What better way to ring in the new outbreak than with the two new college basketball games for the PSX. EA Sports has routinely held the upper hand in this battle, but like all good things, the reign has come to an end. March Madness '99 is chock full of options, teams, and peppy spirit, but falls victim to the worst gameplay since Dr. James Naismith invented the damn sport. Can I get a Bronx cheer, y'all?
First off, let me stress that while March Madness '99 isn't very good, neither is it's competitor, NCAA Final Four '99. Frankly, both games are pretty dumpy and pale in comparison to this year's EA Sports grand poobah that is NBA Live '99.
March Madness '99 is a VERY complete feeling game. You'll find just about every single Division I team around (over 140), which means you stand a pretty good chance of seeing your favorite school represented. Each team is ranked by a number of criteria, from offense to defense. While it's against the law to use player names (they're amateurs and can't make money endorsing products), each team feels pretty distinct and all real-life players are accounted for. Plus, 20 of the greatest college teams of all time are included. Now you can re-live those magic UCLA Wooden years.
There are a bazillion ways to play (thats an official count). You can go for the quick Exhibition or dive right into the Tournament. You can Practice plays at the gym, or go for range in the 3 Point Shootout. EA also threw in Dynasty mode, where you take a team through an entire season, the tournament, and even go scouting and recruit new players for the next year. Again, this is a very thorough game.
As if the options weren't enough, for the first time you can play as the ladies. Sixteen women's teams are here, and can be played in both Exhibition and a Sweet 16 tourney. This is a really cool addition - kudos to EA for dishing out some respect.
Graphically, the game is pretty nice. The players are polygonal and have convincing animations. The courts look good and give you a solid gymnasium feel. Team logos at mid-court, a halfway decent crowd, and realistic scaling make for a good looking game.

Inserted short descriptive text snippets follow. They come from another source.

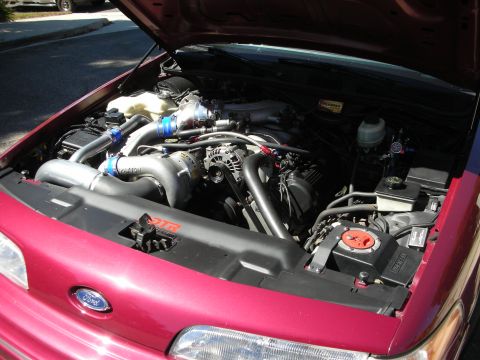 1992 Ford Crown Victoria - Open engine bay of a maroon Ford Crown Victoria showing a Paxton centrifugal supercharger with polished intake tubing, blue silicone couple…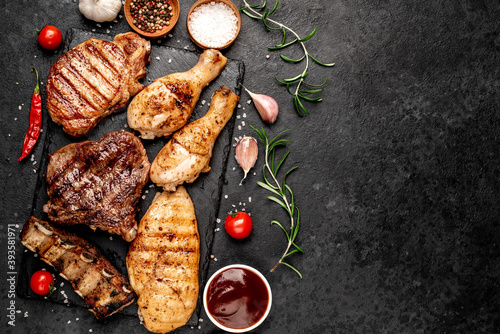 Various types of grilled meat, beef, pork, chicken on stone background with copy space 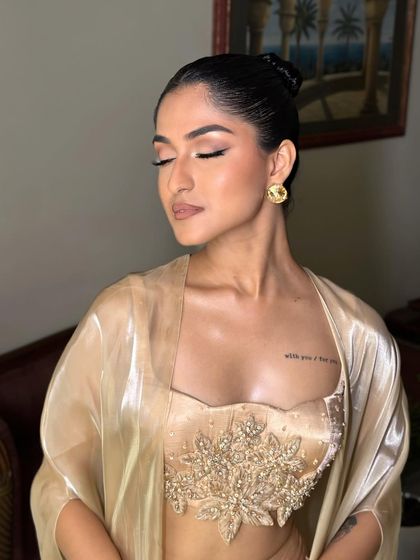 Another angle of the Latina glam, showing the flawless skin and perfect contour. This look is all about precision and creating a sculpted, defined face.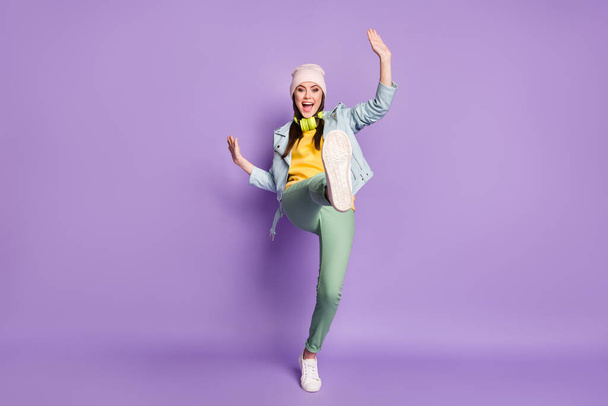 フルサイズの写真のクールなファンキーな女性の通りの服良い気分ダンス奇妙な若い動きを上げる足高着用カジュアル帽子ジャケットパンツシューズ隔離された紫の色の背景 - 写真・画像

And a good sounding one. You'll find team-specific fight songs, appropriate chanting, and decent sound effects. The soundtrack is pretty groovy as it features the talents of old school master Q-Bert (not the game, you geek, the DJ).

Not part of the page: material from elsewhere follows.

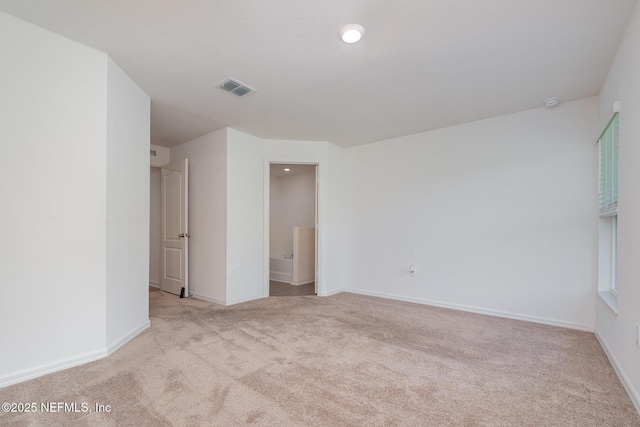 12 Wood Amber Ln, Palm Coast, FL 32164 - spare room with carpet and baseboards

However, the crux of any decent video game lies in the gameplay, and it is here that March Madness '99 gets booted from the brackets. There are several elements that make the gameplay so sucky.
For starters, the control is horrendous. Players move sluggishly and are incredibly slow to respond. While you can utilize passing icons like most other b-ball games, this has never really worked well. The directional passing (i.e. press up to pass to the guy above you) is terrible; more often than not, you pass to the absolute wrong guy. And while the graphics seem pretty solid, the frame rate gets choppy once you start to play with 10 guys on the court.

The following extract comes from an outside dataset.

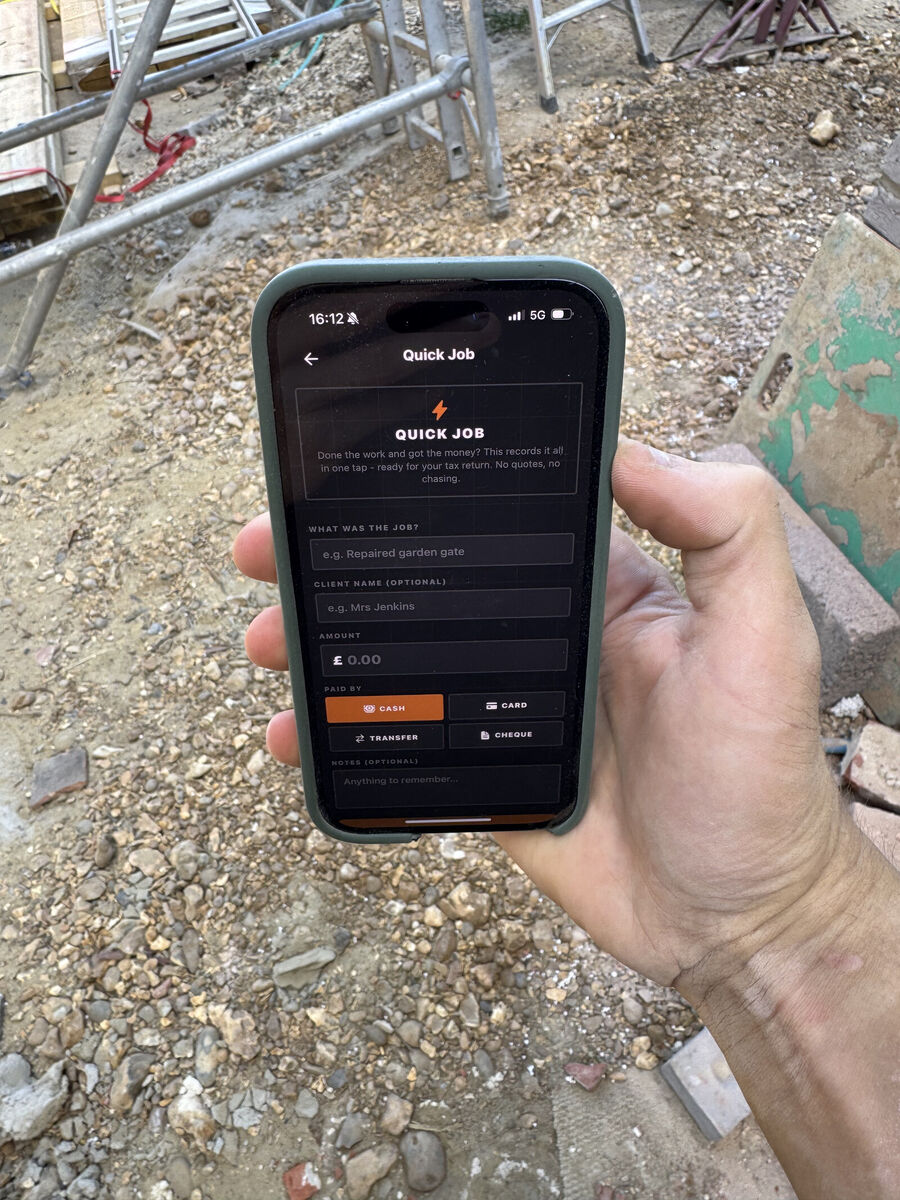 A tradesperson standing on a building site logging a finished job in the Graft app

The problem is that March Madness '99 uses a lame engine. Players have too much momentum, jump shooting seems arbitrary, and huge chunks of animation are mysteriously omitted (try an alley oop). I have no idea why the guys at EA didn't just tweak the Live engine a bit, which is by far the best one around. Must have been the Madness, because this feels like it was rushed out the door a little too early.
To top things of, the AI is pretty bad. I couldn't decipher whether or not teams were running specific plays, but it seemed to be pretty much chance that decides if a shot will go in or not. The challenge just isn't there.
March Madness '99 is just a monster of a disappointment. With so many killer options, crisp sound and good ideas, you'd think that this game would just rule. Of course, once you start to play the whole thing falls apart. The bells and whistles are certainly there, but the tedious play makes this one about as enjoyable as the marching band's cover of 'Hammer Time.' Rent, don't buy.